# What to do
Return the records word for word. Any pictures in them are not part of the copy.

# Provided records
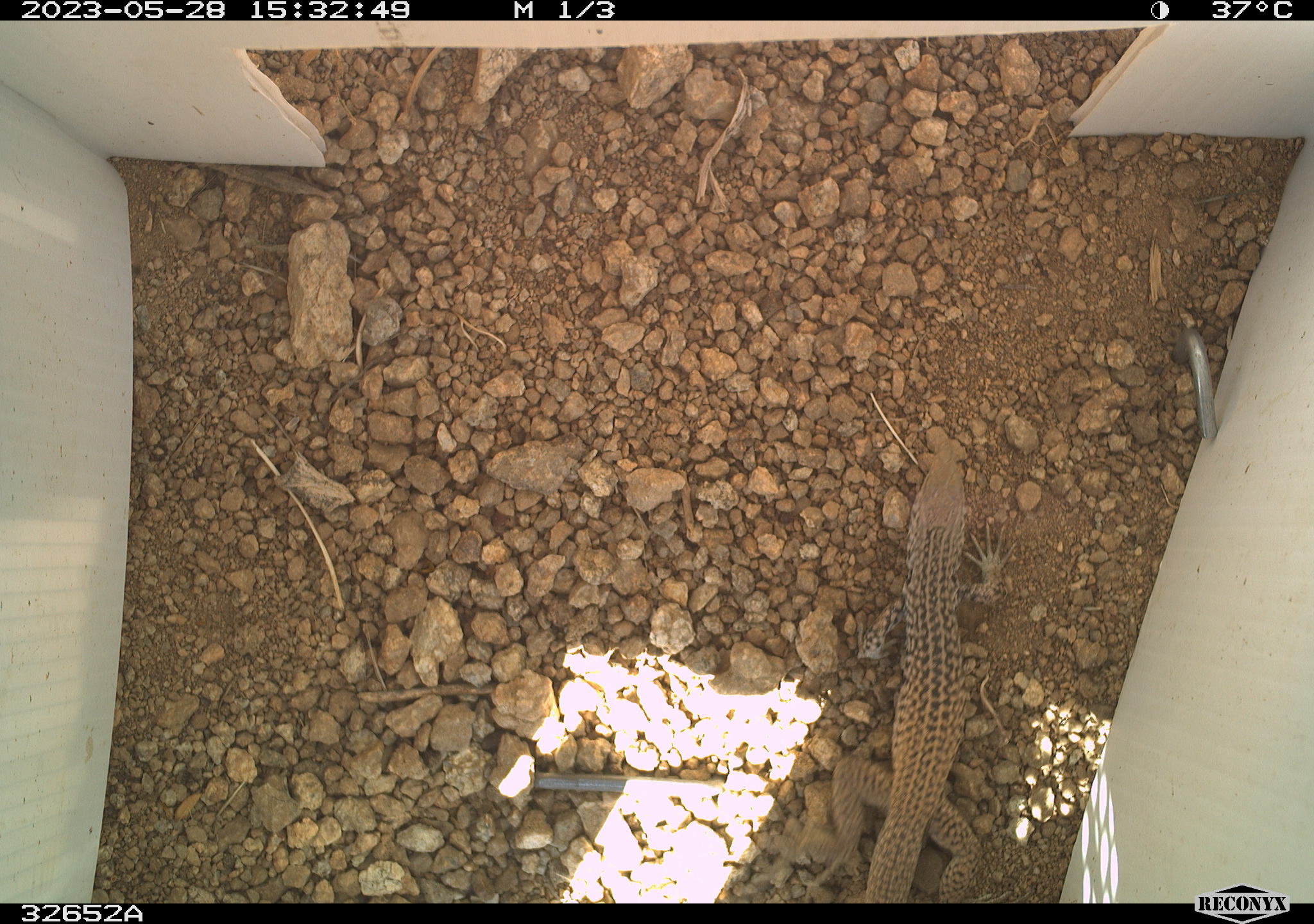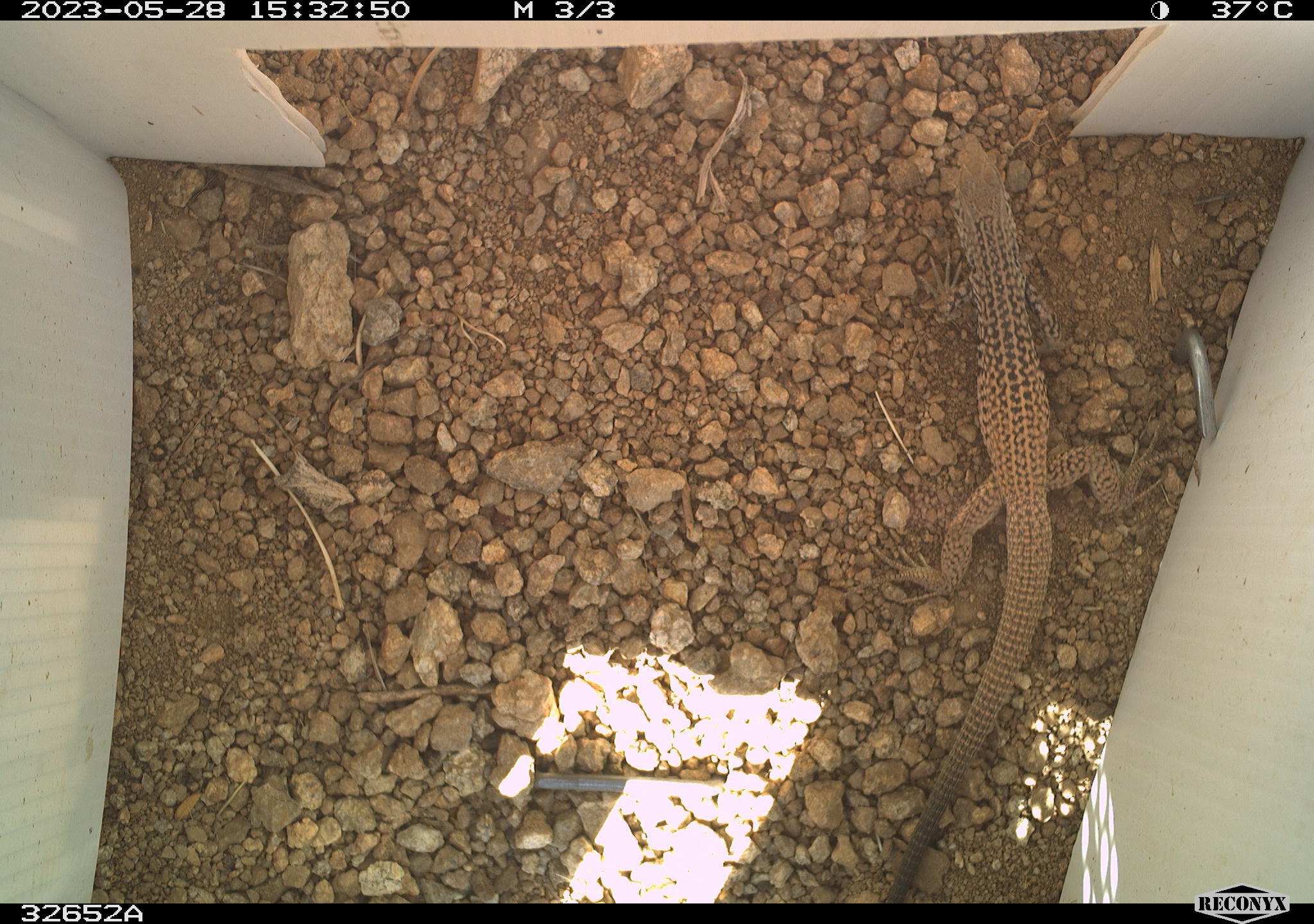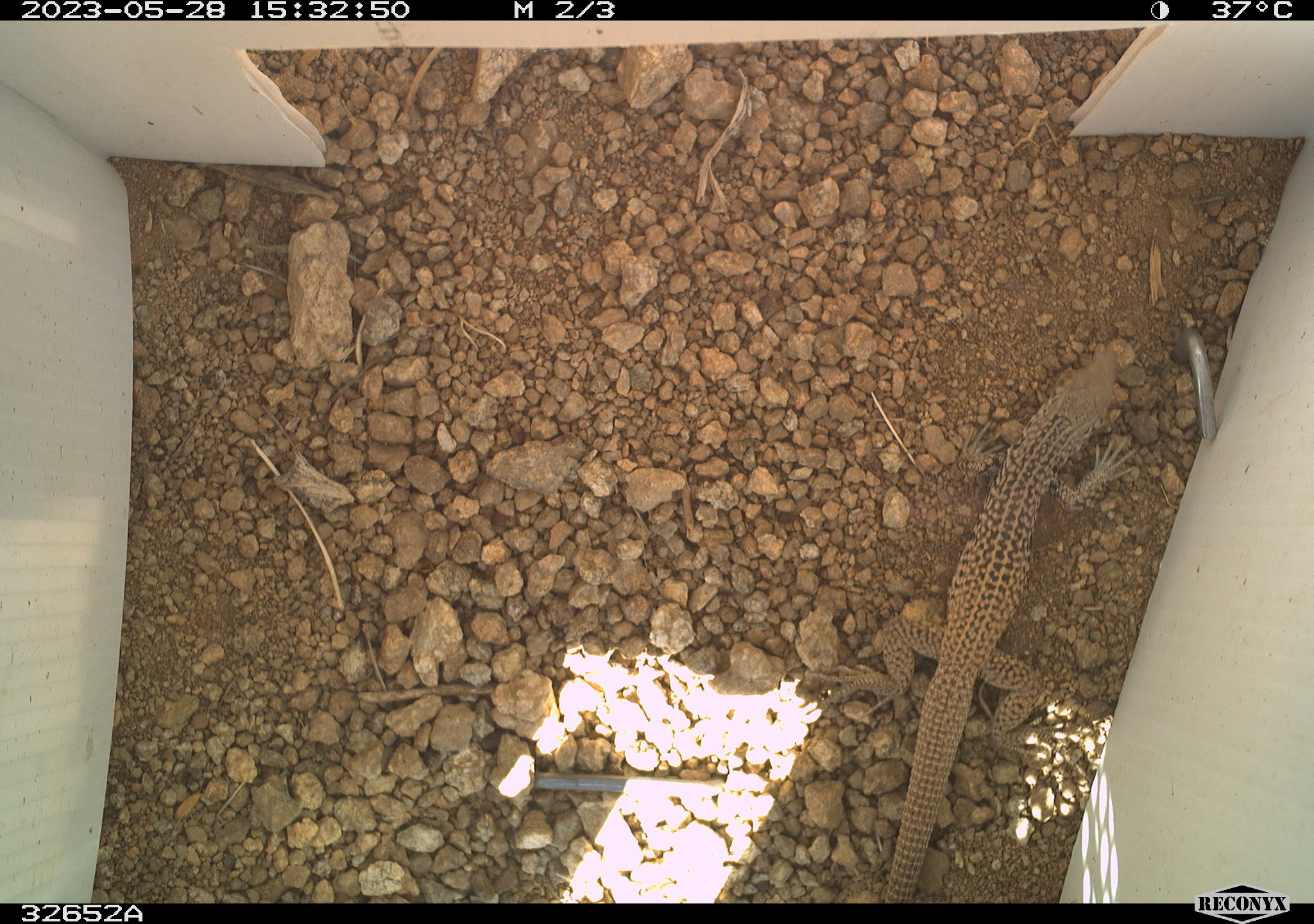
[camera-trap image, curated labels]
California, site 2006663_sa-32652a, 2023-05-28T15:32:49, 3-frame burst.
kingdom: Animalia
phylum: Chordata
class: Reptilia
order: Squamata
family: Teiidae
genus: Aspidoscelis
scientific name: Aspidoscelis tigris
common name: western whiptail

# Answer space
[camera-trap image, curated labels]
California, site 2006663_sa-32652a, 2023-05-28T15:32:49, 3-frame burst.
kingdom: Animalia
phylum: Chordata
class: Reptilia
order: Squamata
family: Teiidae
genus: Aspidoscelis
scientific name: Aspidoscelis tigris
common name: western whiptail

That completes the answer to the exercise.